Showing Love Through Actions
- Start off small. Small things can make a big difference if you put a little thought and feeling into it. Your wife or husband ultimately wants to know that, at the end of the day, you're thinking of them. All of the following can be done for little or no money.
- Suggest an after-dinner walk through the neighborhood.
- Turn one room into a dance floor and ask your spouse for a dance.
- Camp out in your own back yard.
- Read to your spouse in bed (with or without comic commentary).
- Go to the gym together (some couples swear that sex afterwards is great).
- Talk about ideas for a romantic vacation and store the details for safekeeping.
- Progressively get bigger. It's nice to mix up the small, more mundane actions with bigger, more meaningful ones. These ones take a little more work and may cost (some, although not very much) money, but they'll be worth it when your spouse screams with excitement or wriggles with joy.

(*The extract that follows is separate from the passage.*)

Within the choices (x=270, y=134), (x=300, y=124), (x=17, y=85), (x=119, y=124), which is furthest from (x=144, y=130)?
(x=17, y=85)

- Make a video montage of your wedding night.
- Reach out to your in-laws and plan a surprise birthday party.
- Recreate your first date, first kiss, or first run-in.
- Write and record your spouse a love song (can be sincere or tongue-in-cheek).
- Create a storybook fictionalizing the beginning of your relationship.
- Show your love through thoughtful actions. They can be simple things, like drawing a bath, giving a massage, doing the dishes, or writing a poem. Choose an action that you know your partner will appreciate. Remember, denying yourself never means doing things begrudgingly. If you show affection, but drag your feet along the way, you may as well not be doing it.
- Buy something for him/her when you know that they specifically want it. If he wants a Craftsman set of tools, or she wants a Fendi handbag, they might be upset at your well-meaning attempts to get them or make them something similar.
- Make something for them when you're trying to show effort. It doesn't take much effort to buy your spouse what you know they want, but it sure takes effort thinking of a poem, writing it down, and setting it in a frame. This shows real commitment.
- Numerous small gestures are easier than one big one. In case you thought you could wing it and make up for all your normal neglect, sorry: It's much easier to do small things for your spouse at regular intervals than it is busting out a grand gesture every blue moon. Practice small and steady.
- Spend time being present with your wife. (This is often the least used, but the most powerful form of loving.) Turn off the phone, the TV, computer, and the radio and sit together allowing yourselves to experience each other. Being present with your husband or wife obviously provides the opportunity to serve him or her, so be available to love your spouse.
- When in doubt, ask questions. People love talking about themselves, and your spouse is no different. Pepper them with great "how," "what" or "when" questions instead of simple "yes/no" questions. Great conversations rely on great questions. Become a connoisseur.
- Really get to know their past. Some spouses are surprised to learn, after many years, everyday details about their partner's past. Showing a concerted interest in their past shows them that you really care about who they are.